L'un des premiers procès de sorcellerie dans les îles britanniques fut celui de Lady Alice Kyteler de Kilkenny en 1324. Il y avait 12 accusés et Robin Artisson, le chef du coven, qui s'échappa (tout comme Lady Alice).

En Écosse, la sorcière Isobel Gowdie de Auldearne s'est rendue aux autorités en 1662 et a fait les aveux les plus longs et les plus détaillés de l'histoire qui ont abouti à un procès pour sorcellerie en Grande-Bretagne. Elle révéla que les sorcières étaient organisées en groupes et que chaque groupe était composé de treize personnes.

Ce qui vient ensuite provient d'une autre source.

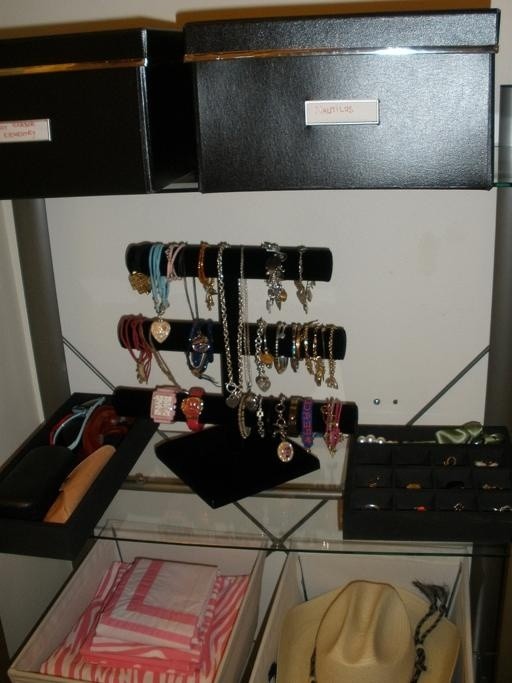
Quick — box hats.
[275,579,461,683]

Un procès a été mené contre le coven des des sorcières de Zugarramurdi par tribunal de l'Inquisition espagnole de Logroño le 7 et 8 novembre 1610. Des dizaines de personnes furent inculpées et une vingtaine reconnurent leurs fautes et demandèrent la miséricorde du tribunal. Six personnes ont été brûlées vives à titre de punition et cinq autres ont été brûlées en effigie, car elles étaient déjà mortes. Certains des noms les plus célèbres de ce coven sont María de Arburu, María Baztan, María de Echachute et Graciana Xarra.